Damit war neben Bertalanffy (1968) und Wiener (Kap. 4.2.2.6) ein weiter Physiker auf dem Weg, unterschiedlichste Welten zusammen zu bringen. Basierend auf diesen historischen Zusammenhängen darf ein homologer Entwicklungsprozess formuliert werden, in dem die Entwicklungen von Quantenphysik und Systemtheorie in keiner Weise unabhängig voneinander abliefen, sondern wie seinerzeit Pauli (Wechselwirkung zwischen Geist und Materie) und C.-G. Jung (Synchronizität) (Peat 1992), sich gegenseitig befruchteten. So betrachtet, lässt sich meine Arbeit als Fortsetzung seiner Bemühungen interpretieren.

Neben der ‚Strukturtheorie', basierend auf dem Modell der Synergetik, muss noch auf ein zweites wesentliches Konzept im Rahmen der Systemtheorie hingewiesen werden -dem Konstruktivismus (Watzlawick 2005;Foerster und Pörksen 2001;Simon 1998;Glasersfeld und Schmidt 1997;Watzlawick 1986). Nicht die strukturellen Zusammenhänge sind im Konstruktivismus Thema, sondern erkenntnistheoretische (epistemologische) Fragestellungen. Es geht also darum, wie beobachtende Systeme zu Abbildungen des Beobachteten und zu Erkenntnissen gelangen. Zentral ist dem Konstruktivismus das Abhandensein eines objektiven ‚Wissenkönnens', womit wir wieder bei der Beobachter-und Messproblematik angekommen sind. Fischer führt dazu in seiner Einleitung aus: "Wir erzeugen die uns bekannte Welt mithilfe mentaler Operationen (inferentieller Prozesse), mithilfe unserer Begriffe -d.h., die Idee von einer gegenüber unseren Vorstellungen unabhängigen Welt [...]

System-Aufstellungen

Wie bereits im Kap. 3.3.1 ‚SyA -eine kurze Einführung und Orientierung' ausgeführt, lässt sich ihr Beginn auf die 70er Jahre des 20. Jahrhunderts datieren.
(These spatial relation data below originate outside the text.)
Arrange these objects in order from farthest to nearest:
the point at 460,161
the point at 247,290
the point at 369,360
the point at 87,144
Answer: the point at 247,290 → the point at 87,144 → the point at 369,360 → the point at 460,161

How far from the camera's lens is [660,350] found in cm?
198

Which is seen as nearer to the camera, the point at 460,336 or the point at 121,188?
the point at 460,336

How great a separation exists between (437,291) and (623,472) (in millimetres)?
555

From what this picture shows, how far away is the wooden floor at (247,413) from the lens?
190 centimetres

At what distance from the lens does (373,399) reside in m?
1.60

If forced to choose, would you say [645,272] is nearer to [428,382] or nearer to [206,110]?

Auffallend in ihrer Entstehungsgeschichte ist der eindeutig systemtheoretische Schwerpunkt ihrer Herkunft. Psychodrama und Soziometrie, Familienrekonstruktion und -skulpturarbeit, kontextuelle Therapie und Hypnotherapie lassen sich im überwiegenden Maße dem systemischen Verständnis zuordnen.

Waren die wesentlichen Vorgehensweisen und Spielregeln bis Anfang 2000 herausgearbeitet, so lässt sich für die Folgezeit eine ungebremste kreative Expansion auf alle Lebensbereiche beobachten, die bis heute andauert. Wie in Kap. 3.3.3 bei den erstaunlichen Beispielen zu sehen war, wird mittlerweile auch kein Halt vor technischen Fragestellungen gemacht. Damit lässt sich konstatieren, dass bei SyA eine ähnliche Entwicklung wie in der Systemtheorie vollzogen wurde, die Ausdehnung auf oder die Integration aller natürlichen Systeme, wie sie Bertalanffy verstand (Bertalanffy 1968). Als Gemeinsamkeit darf ein großes Interesse an (Kommunikations-)Beziehungen herausgestellt werden, wie wir es insbesondere in den systemischen Ansätzen erleben bzw. strukturelle Ähnlichkeitssuche wie bei der Synergetik. Der Fokus wird auf das Zusammen-spiel der Elemente untereinander gelegt, mit dem Beobachtungsschwerpunkt, wie etwas (zusammen) funktioniert -oder eben nicht funktioniert. Damit stehen sie im Gegensatz zu klassischen Ansätzen der humanistischen Denkrichtung, in denen Beobachtungen darüber angestellt werden, wie ein Objekt (Person oder Sache) beschrieben werden kann. In diesen klassischen Ansätzen gerät das einzelne Element, mit all seinen Eigenschaften, in den Fokus. In der SyA hingegen gerät die Beziehung bzw. Wechselwirkung in den Mittelpunkt des Interesses. Dabei darf allerdings nicht vergessen werden, dass Beziehungen hier nicht nur die Beziehungen im untersuchten System, sondern auch die Verbindung zwischen Repräsentant und untersuchter Entität meint. Denn es gelingt offensichtlich auch, Aussagen über ontologische Gegebenheiten zu treffen und phänomenologische Zusammenhänge zu erfassen, die jenseits soziologischer Beziehungsfragen liegen.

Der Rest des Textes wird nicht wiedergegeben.